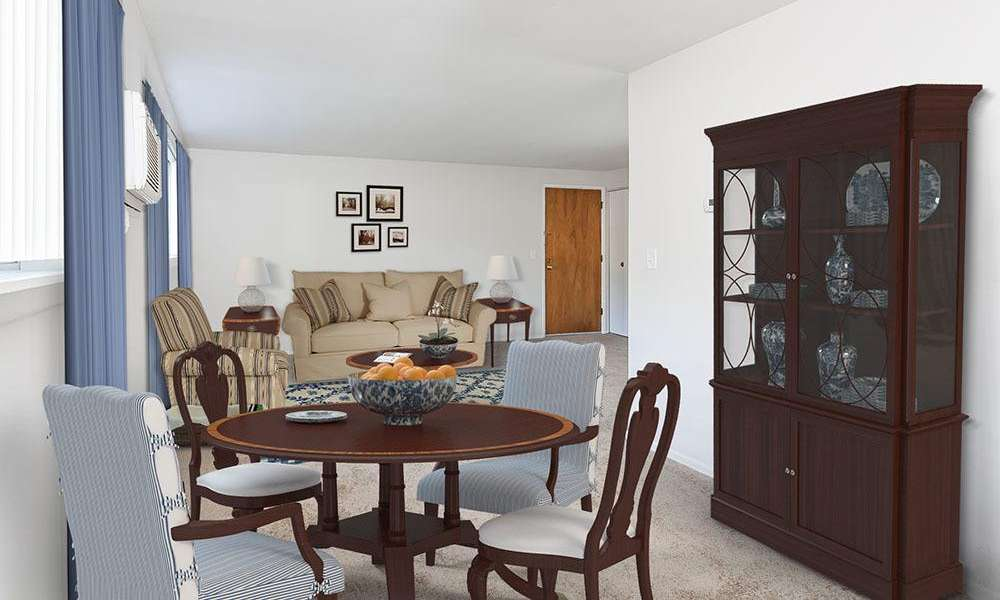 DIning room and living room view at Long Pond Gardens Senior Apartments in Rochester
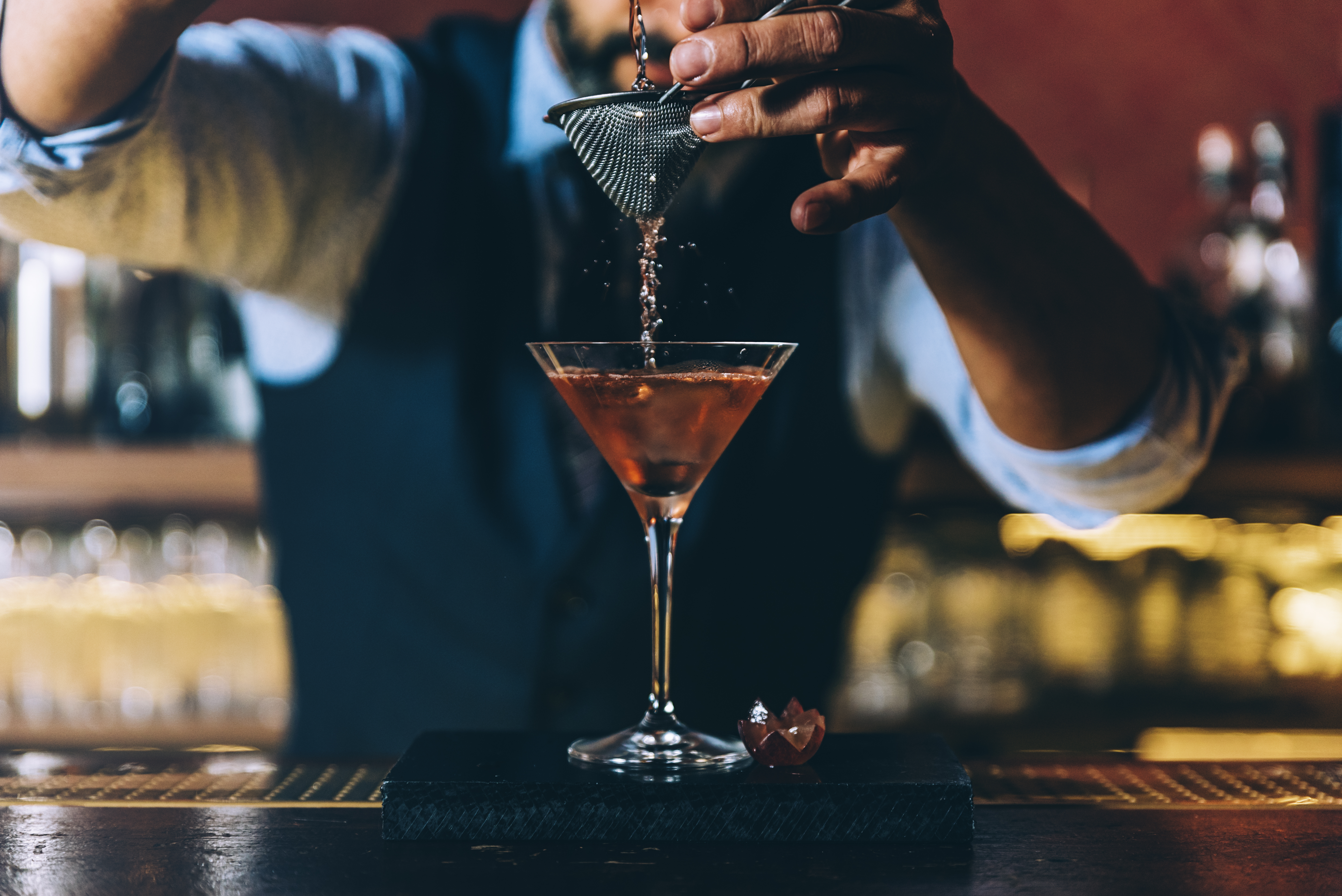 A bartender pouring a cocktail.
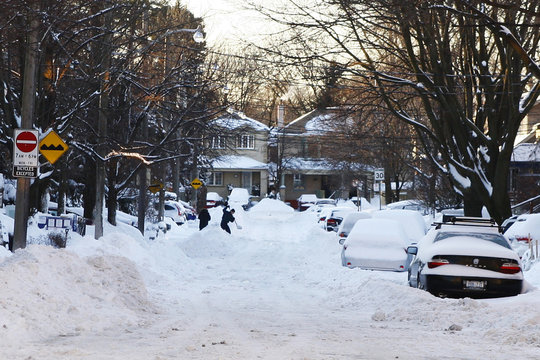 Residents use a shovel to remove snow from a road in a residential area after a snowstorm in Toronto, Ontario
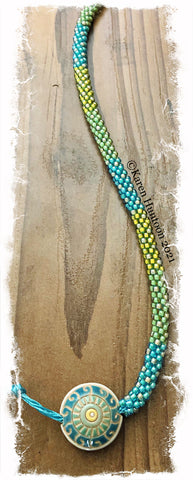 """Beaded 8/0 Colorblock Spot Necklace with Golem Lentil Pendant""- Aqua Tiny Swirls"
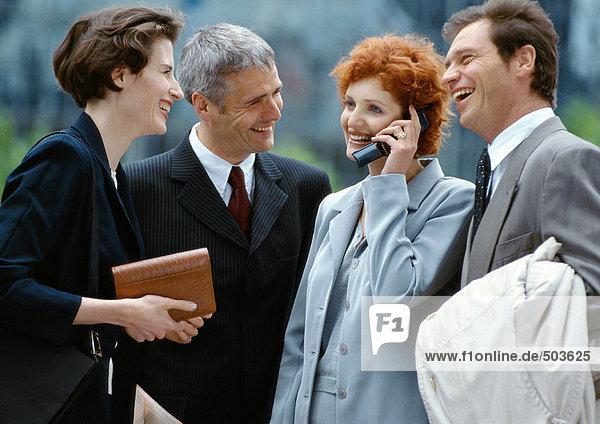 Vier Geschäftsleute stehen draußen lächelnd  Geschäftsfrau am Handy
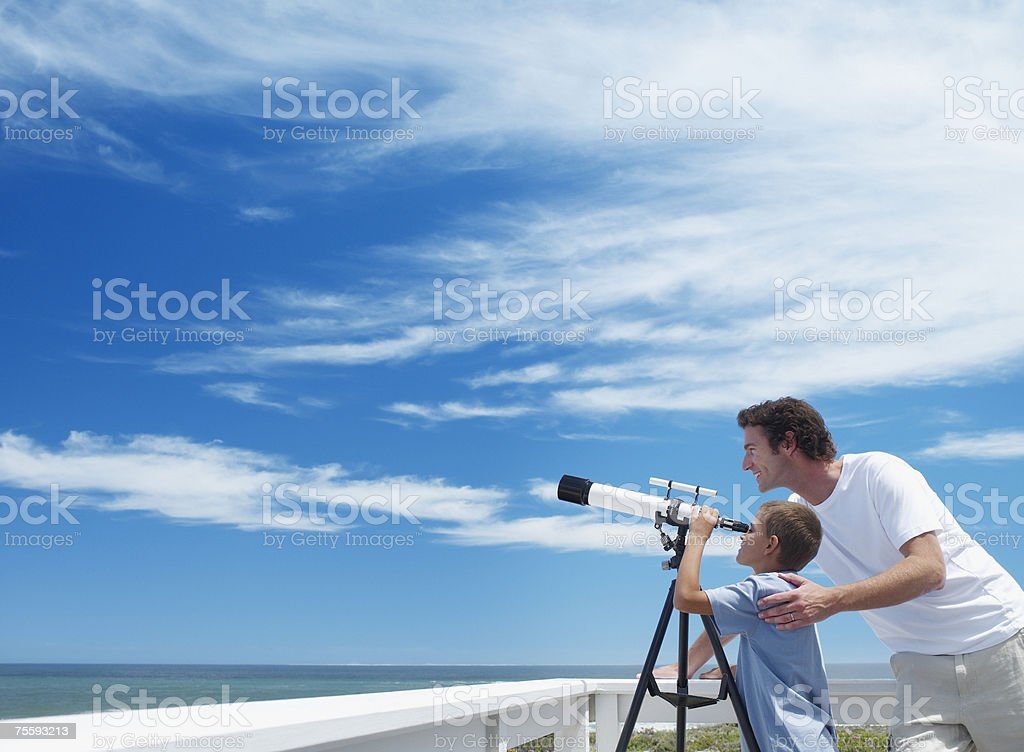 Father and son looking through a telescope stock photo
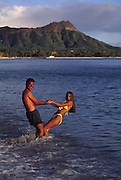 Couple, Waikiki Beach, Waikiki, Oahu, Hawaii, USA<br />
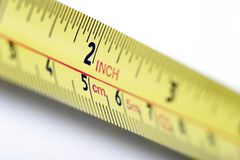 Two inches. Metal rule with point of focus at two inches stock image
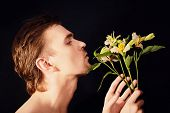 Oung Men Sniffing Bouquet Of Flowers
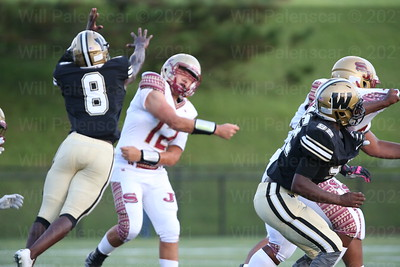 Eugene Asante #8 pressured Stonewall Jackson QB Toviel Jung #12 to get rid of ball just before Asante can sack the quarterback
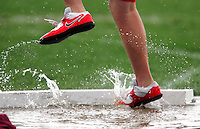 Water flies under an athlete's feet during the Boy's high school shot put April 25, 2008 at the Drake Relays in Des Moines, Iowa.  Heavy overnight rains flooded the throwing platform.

# [YOUR INSTRUCTIONS]
Would you copy out every line of the data above exactly, minus the pictures?

# [RESPONSE]
 DIning room and living room view at Long Pond Gardens Senior Apartments in Rochester
 A bartender pouring a cocktail.
 Residents use a shovel to remove snow from a road in a residential area after a snowstorm in Toronto, Ontario
 """Beaded 8/0 Colorblock Spot Necklace with Golem Lentil Pendant""- Aqua Tiny Swirls"
 Vier Geschäftsleute stehen draußen lächelnd  Geschäftsfrau am Handy
 Father and son looking through a telescope stock photo
 Couple, Waikiki Beach, Waikiki, Oahu, Hawaii, USA<br />
 Two inches. Metal rule with point of focus at two inches stock image
 Oung Men Sniffing Bouquet Of Flowers
 Eugene Asante #8 pressured Stonewall Jackson QB Toviel Jung #12 to get rid of ball just before Asante can sack the quarterback
 Water flies under an athlete's feet during the Boy's high school shot put April 25, 2008 at the Drake Relays in Des Moines, Iowa.  Heavy overnight rains flooded the throwing platform.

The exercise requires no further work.